EXERCISE BRIEF:
Would you copy the rows from the line containing "How long is" through the end of the rows word for word, leaving out the pictures?

===== DATASET EXCERPTS

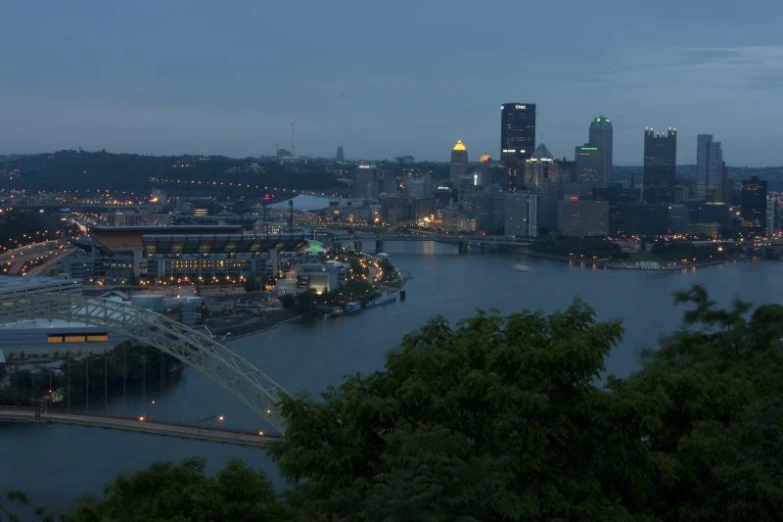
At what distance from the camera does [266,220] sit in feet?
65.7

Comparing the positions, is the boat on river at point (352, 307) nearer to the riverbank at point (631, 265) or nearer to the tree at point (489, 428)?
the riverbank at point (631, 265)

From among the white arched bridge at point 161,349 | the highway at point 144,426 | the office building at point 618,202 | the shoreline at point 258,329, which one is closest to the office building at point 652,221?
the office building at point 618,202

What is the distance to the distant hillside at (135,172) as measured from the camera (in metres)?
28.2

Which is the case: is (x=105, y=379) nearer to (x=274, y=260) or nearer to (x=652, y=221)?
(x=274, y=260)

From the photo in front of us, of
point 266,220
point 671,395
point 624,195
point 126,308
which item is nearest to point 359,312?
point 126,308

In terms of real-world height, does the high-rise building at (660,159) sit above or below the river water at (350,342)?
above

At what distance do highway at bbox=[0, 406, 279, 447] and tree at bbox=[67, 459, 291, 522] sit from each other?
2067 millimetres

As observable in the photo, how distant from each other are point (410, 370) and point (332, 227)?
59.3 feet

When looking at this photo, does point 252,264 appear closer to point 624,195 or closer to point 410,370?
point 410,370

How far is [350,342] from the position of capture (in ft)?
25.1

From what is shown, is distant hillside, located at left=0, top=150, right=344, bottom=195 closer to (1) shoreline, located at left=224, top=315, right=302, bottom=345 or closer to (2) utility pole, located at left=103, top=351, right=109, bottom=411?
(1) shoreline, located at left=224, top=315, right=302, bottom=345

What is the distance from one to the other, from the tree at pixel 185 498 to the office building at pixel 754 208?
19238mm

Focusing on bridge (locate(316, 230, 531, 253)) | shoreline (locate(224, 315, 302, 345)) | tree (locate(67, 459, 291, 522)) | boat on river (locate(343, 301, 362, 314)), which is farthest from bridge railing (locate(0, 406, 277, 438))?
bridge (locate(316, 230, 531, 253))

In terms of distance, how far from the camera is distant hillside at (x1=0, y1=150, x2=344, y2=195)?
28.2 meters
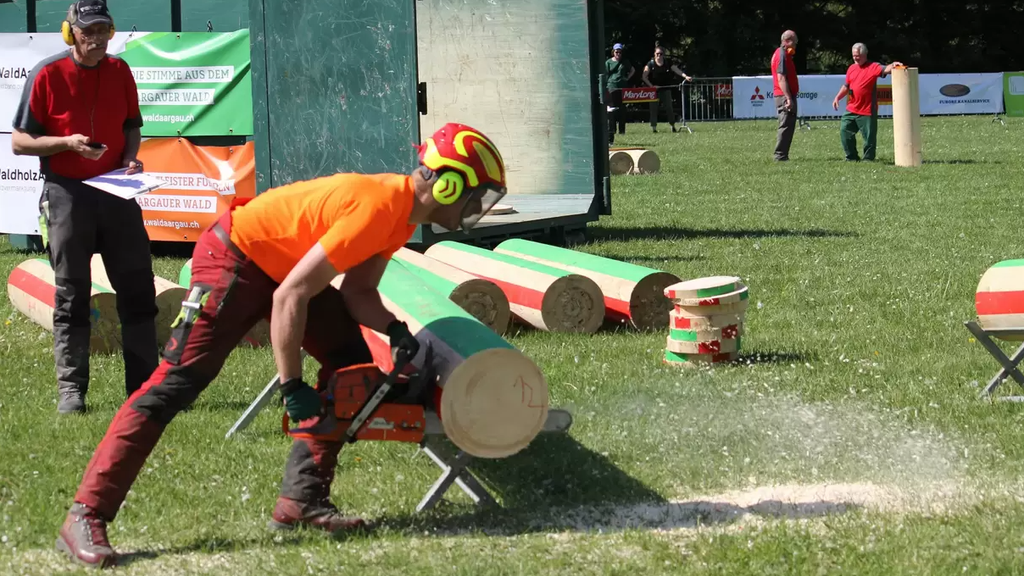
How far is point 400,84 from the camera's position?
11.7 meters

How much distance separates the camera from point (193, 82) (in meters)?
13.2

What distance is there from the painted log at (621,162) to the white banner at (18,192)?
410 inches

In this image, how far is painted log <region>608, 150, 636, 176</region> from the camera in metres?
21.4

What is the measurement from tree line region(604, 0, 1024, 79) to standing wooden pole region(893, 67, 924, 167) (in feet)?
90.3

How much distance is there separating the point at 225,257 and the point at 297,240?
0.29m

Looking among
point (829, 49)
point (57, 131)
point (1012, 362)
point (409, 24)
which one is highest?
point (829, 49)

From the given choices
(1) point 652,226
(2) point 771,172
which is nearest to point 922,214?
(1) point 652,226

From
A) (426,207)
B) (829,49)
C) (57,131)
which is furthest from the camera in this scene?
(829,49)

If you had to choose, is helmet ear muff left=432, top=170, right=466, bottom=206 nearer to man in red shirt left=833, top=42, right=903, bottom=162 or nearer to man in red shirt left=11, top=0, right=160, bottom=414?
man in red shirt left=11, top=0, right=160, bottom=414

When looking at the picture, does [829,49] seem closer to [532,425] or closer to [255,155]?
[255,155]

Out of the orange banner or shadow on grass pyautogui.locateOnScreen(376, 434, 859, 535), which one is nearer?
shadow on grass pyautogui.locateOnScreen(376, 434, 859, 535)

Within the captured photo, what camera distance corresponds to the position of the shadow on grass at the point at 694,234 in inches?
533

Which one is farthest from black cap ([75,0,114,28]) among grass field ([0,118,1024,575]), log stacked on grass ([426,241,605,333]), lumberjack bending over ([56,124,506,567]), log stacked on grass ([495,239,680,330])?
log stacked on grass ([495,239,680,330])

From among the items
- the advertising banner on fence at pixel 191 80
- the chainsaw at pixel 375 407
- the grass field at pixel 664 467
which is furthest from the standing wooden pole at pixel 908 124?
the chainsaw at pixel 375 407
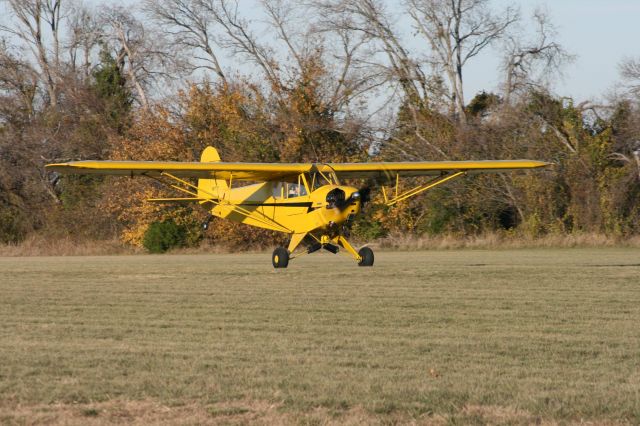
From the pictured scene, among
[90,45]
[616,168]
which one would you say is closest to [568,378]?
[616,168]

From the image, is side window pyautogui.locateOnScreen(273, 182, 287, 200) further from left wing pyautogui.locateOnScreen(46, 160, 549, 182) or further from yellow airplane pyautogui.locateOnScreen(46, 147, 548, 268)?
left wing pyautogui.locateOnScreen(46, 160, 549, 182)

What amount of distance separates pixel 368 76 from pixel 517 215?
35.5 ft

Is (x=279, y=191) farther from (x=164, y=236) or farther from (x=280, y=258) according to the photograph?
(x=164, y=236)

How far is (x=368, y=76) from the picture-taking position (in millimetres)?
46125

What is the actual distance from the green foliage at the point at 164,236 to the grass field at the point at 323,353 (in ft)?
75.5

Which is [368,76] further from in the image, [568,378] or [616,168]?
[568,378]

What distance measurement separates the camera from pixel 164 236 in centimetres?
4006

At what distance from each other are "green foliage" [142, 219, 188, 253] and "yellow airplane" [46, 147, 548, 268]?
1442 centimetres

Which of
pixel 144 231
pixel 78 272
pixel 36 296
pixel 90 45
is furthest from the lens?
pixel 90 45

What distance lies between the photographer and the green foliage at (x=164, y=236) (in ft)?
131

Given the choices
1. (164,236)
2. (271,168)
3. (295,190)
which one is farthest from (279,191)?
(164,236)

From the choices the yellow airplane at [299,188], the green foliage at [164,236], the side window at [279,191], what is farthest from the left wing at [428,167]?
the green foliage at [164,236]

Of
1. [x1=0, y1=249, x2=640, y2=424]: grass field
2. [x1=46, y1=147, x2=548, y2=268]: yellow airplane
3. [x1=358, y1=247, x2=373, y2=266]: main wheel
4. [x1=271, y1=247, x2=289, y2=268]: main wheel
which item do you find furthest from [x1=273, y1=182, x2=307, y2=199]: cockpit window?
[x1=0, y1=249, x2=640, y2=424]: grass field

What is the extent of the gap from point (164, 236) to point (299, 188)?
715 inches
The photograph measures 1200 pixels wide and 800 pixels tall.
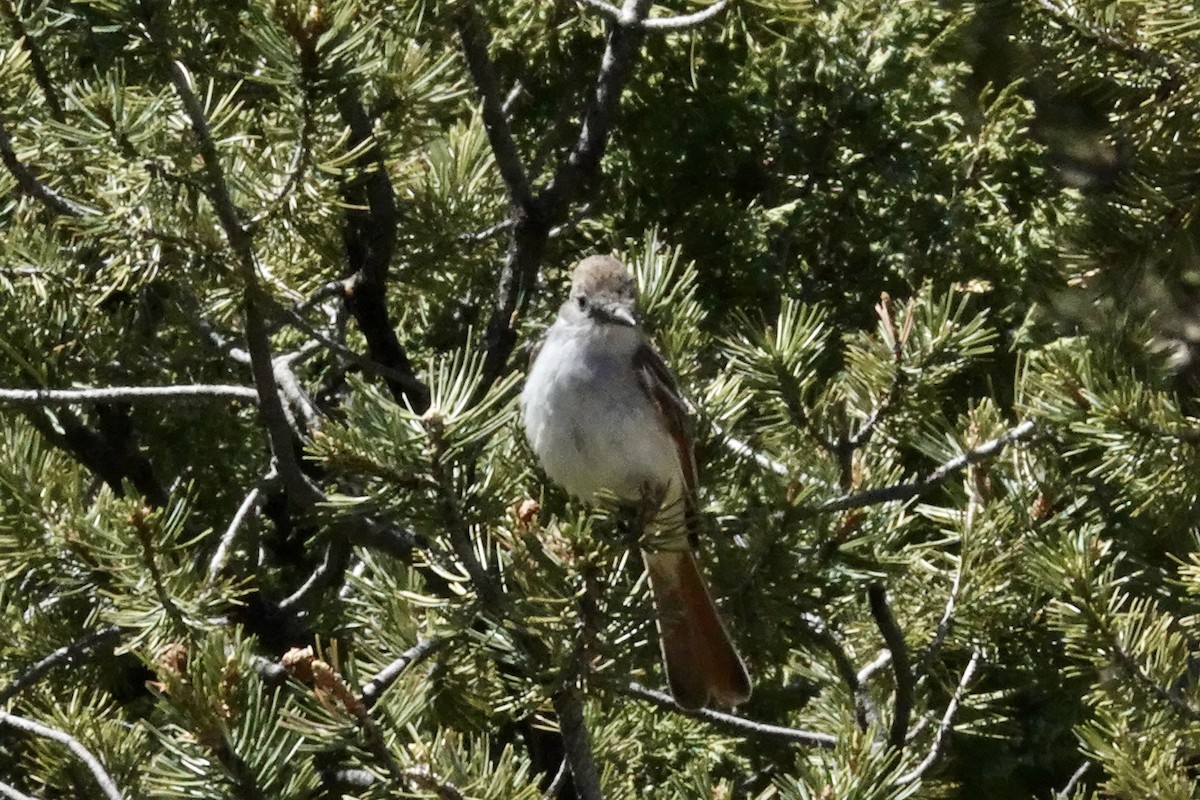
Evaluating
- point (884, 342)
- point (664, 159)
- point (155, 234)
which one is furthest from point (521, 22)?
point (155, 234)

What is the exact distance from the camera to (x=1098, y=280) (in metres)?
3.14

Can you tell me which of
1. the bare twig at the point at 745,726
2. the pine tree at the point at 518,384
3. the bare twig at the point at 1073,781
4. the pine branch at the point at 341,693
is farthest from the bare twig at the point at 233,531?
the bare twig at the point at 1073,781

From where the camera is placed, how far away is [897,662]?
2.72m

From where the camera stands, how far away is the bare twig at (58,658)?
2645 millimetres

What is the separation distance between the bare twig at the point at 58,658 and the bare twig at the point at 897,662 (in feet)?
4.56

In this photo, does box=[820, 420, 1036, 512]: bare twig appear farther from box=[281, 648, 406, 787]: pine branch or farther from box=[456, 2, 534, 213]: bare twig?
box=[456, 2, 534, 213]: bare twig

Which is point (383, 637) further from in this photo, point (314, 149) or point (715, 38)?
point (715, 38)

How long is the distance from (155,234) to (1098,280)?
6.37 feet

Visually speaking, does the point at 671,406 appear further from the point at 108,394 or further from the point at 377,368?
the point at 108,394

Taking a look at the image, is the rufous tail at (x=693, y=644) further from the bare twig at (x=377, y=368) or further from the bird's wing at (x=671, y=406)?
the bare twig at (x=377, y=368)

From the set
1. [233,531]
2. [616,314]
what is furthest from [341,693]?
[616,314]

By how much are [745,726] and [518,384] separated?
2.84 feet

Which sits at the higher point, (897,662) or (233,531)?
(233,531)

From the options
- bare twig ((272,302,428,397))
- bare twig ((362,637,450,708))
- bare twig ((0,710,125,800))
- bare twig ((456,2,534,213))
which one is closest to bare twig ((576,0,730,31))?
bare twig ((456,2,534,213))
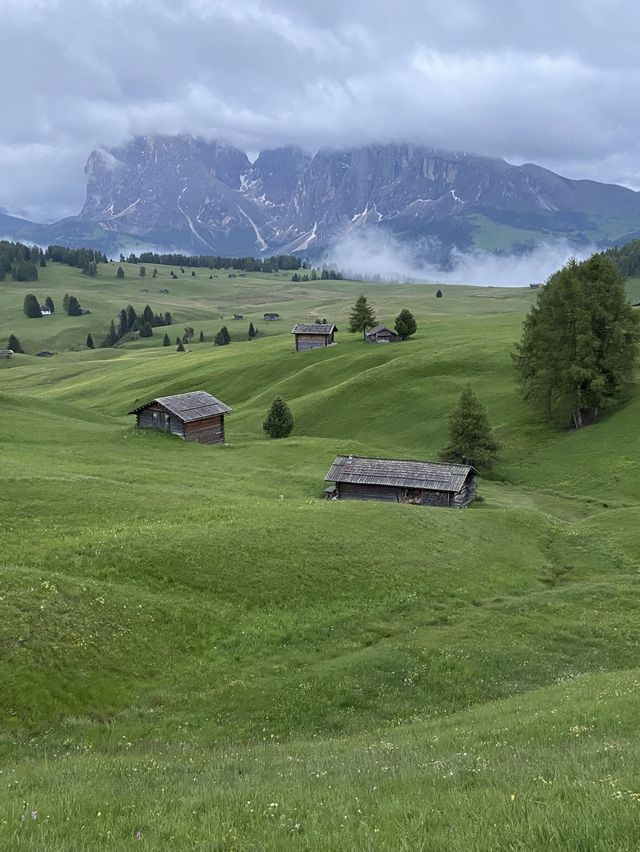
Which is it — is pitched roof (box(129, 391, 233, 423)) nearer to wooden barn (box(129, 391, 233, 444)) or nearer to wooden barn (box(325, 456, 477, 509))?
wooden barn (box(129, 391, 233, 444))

==========

SOLUTION FOR THIS EXERCISE:
How long is the distance from (155,234) to (1098,280)?
6.37 feet

Visually speaking, does the point at 671,406 appear further from the point at 108,394 or further from the point at 377,368?
the point at 108,394

Taking a look at the image, is the rufous tail at (x=693, y=644) further from the bare twig at (x=377, y=368) or further from the bird's wing at (x=671, y=406)?
the bare twig at (x=377, y=368)

From the set
1. [233,531]
2. [616,314]
what is furthest from [341,693]?
[616,314]

By how much are [745,726] and [518,384] separated?
2.84 feet

Which sits at the higher point, (897,662) or (233,531)?
(233,531)

From the options
- bare twig ((272,302,428,397))
- bare twig ((362,637,450,708))
- bare twig ((0,710,125,800))
- bare twig ((456,2,534,213))
which one is closest to bare twig ((576,0,730,31))?
bare twig ((456,2,534,213))
Which is it — is pitched roof (box(129, 391, 233, 423)) nearer to wooden barn (box(129, 391, 233, 444)) or nearer to wooden barn (box(325, 456, 477, 509))?
wooden barn (box(129, 391, 233, 444))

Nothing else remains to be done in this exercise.